Hassas okurlar haklıdır
Bizim derginin patronu ve Genel Yayın Yönetmeni Günseli Ocakoğlu gibi ben de fotoğrafımı çektirdim. Dilimi çıkardığım pek çok kare çektiler. Sayılarının yüze yaklaştığını duyduğum pek çok ‘aklı selim’ sahibi gibi ben de Reklam Yaratıcıları Derneği’nin (RYD) Türkçe’yi koruma, yabancı kelimelerden arındırma kampanyasına katıldım. “Dilinizden Utanmayın!”...
Aynı günlerde okurlarımızdan Metin Selçuk bir mesaj göndermiş. Kısmen aşağıya alıyorum:
“Bir süre önce çeşitli mecralarda DİLİNİZE SAHİP ÇIKIN diye kampanya yapılmaya başlandı. Dikkatinizi çektiğine eminim. Bu sabah okuduğum bir yazı sonrası kampanyanın yaratıcısı olduğunu söyleyen derneğin sitesine girdim ve ilginç bir manzara ile karşılaştım. Dilinize sahip çıkın diye bir kampanya başlatan insanların sitesinde İngilizce sözcükler yer alıyor.
Bu durum o kadar komik geldi ki, rahmetli Aziz Nesin aklıma geldi birden. Ancak durup düşününce gerçekten aldatıldığımı hissetmeye başladım.
Şimdi, kamuoyundaki her hangi bir kişi olarak bu kampanyaya ne kadar inanacağım? Kendilerine bir e-posta gönderdim, her hangi bir düzeltme yapacaklar mı bilmiyorum. Sizinde bilginiz olsun istedim.”
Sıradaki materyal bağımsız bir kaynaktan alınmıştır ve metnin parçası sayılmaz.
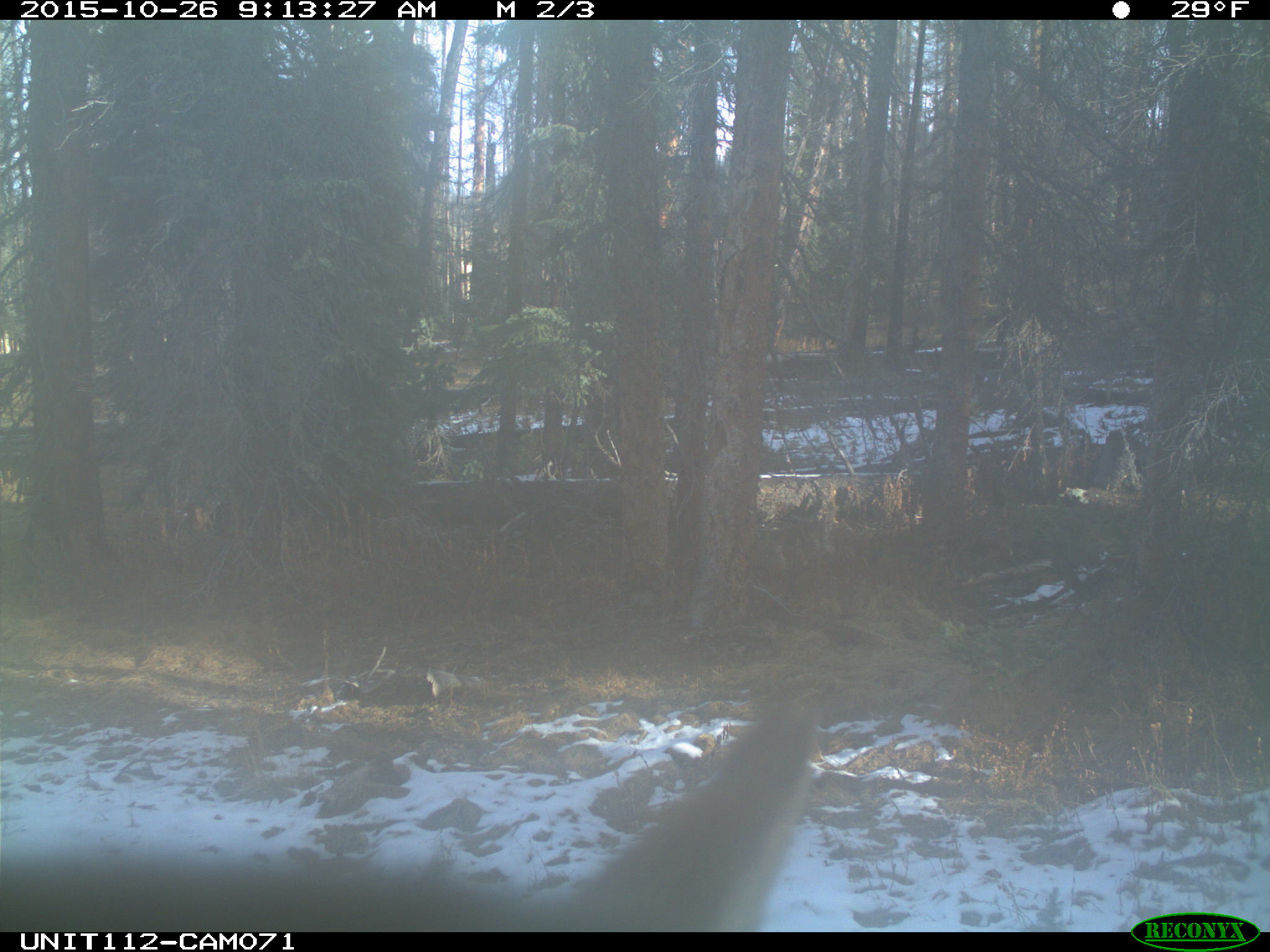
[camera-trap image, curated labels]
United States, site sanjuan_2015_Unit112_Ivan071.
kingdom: Animalia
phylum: Chordata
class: Mammalia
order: Artiodactyla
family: Cervidae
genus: Cervus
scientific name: Cervus elaphus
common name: red deer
Cervus elaphus (red deer).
Okuru anlıyorum. Ama RYD’yi de anlıyorum. Modern iletişimin anavatanı Türkiye değil. Türk Dil Kurumu bir çalışma başlatmış. Web sitelerinde var. İletişim de dahil iş dünyasındaki pek çok İngilizce kelime yerine Türkçelerini önermeye çalışıyor. Belli ki bilgisayar terimlerinde olduğu gibi bir süreç yaşanacak. Zaman içinde İngilizce kelimelerin yerine Türkçeleri yerleşecek. Ama bu işler bir anda olmuyor. Hayat devam etmek zorunda. Örneğin ‘brief’ gibi (belki ‘özet bilgi’ denebilir) bazı sözcüklerin tek kelime ile karşılığı yok. RYD zaman alacak bu durumu belki web sitesinde açıklayabilir. Yoksa hassas okurlar haklı olarak çelişki bulabilir...
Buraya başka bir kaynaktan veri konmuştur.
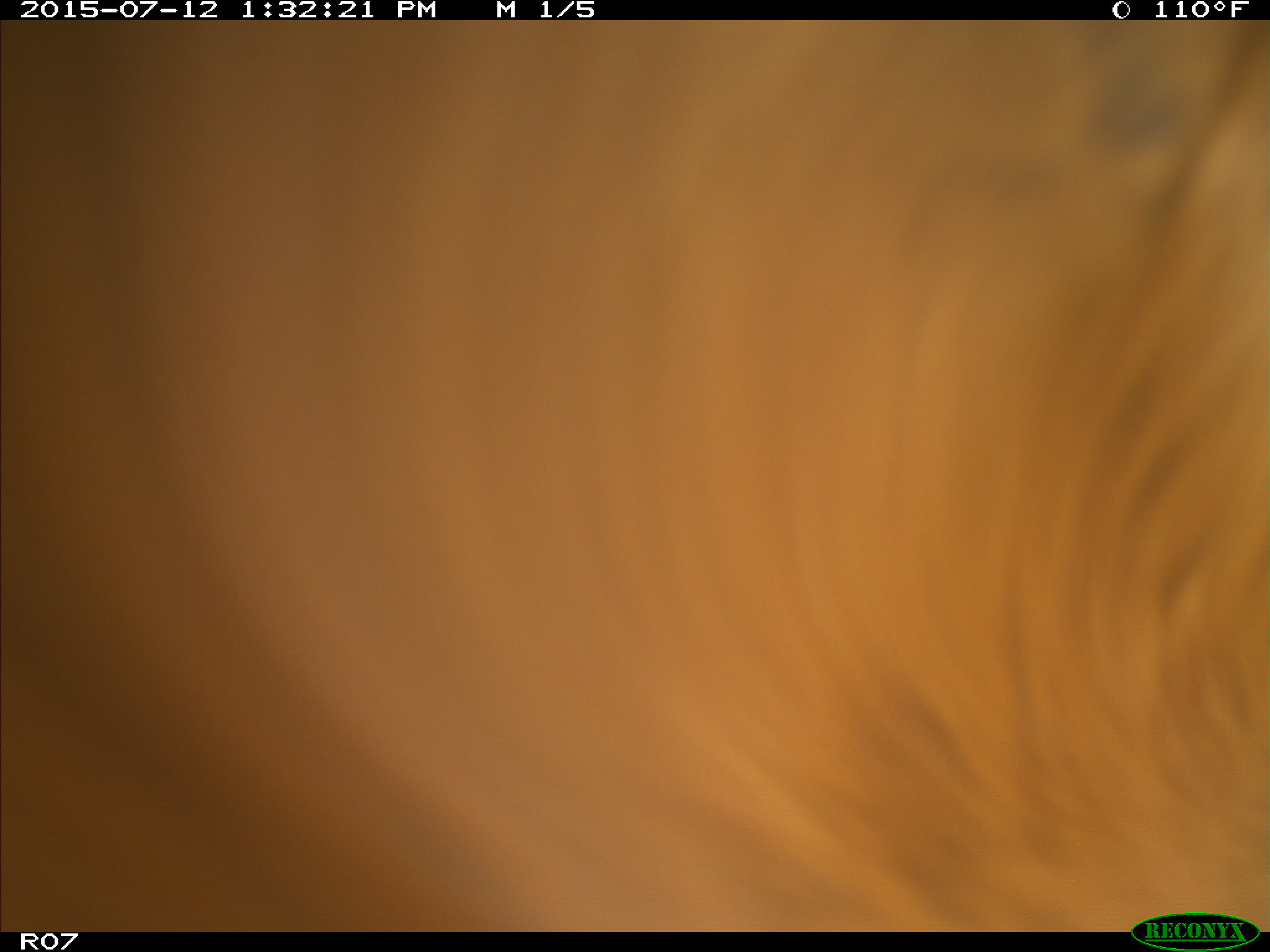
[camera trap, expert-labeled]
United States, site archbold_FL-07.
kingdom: Animalia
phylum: Chordata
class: Mammalia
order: Artiodactyla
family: Bovidae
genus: Bos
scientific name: Bos taurus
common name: domestic cow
Ulusa Sesleniş daha da iyi olabilir...
Başbakan’ın ‘Ulusa sesleniş’ programı herkesin gözü önünde oluşan bir iletişim olayı olmaya devam ediyor. Her ne kadar gazeteci arkadaşımız Akif Beki Başbakan’ın danışmanlığına getirildiğinden bu yana pek çok şey düzeltilmiş olsa da iletişimden biraz anlayanlar, aslında herkesi ekran karşısına çakması gereken bu programla büyük bir iletişim fırsatının harcandığı konusunda hemfikir...
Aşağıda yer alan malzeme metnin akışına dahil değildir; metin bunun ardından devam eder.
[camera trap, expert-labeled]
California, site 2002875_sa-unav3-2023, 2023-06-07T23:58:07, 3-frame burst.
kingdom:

Bursa’dan bize sık sık yazan üniversite öğrencisi ve bir danışmanlık şirketinde görevli okurumuz Sertaç Girgin de “Ulusa Sesleniş”e takanlardan:
“Sayın Başbakan Recep Tayyip Erdoğan'ın düzenli olarak yaptığı Ulusa Seslenişi’ni seyrettim. Daha önceki Ulusa Sesleniş’leri gazetedeki köşenizde ‘Böyle giderse kimse seyretmeyecek" diyerek yorumlamıştınız.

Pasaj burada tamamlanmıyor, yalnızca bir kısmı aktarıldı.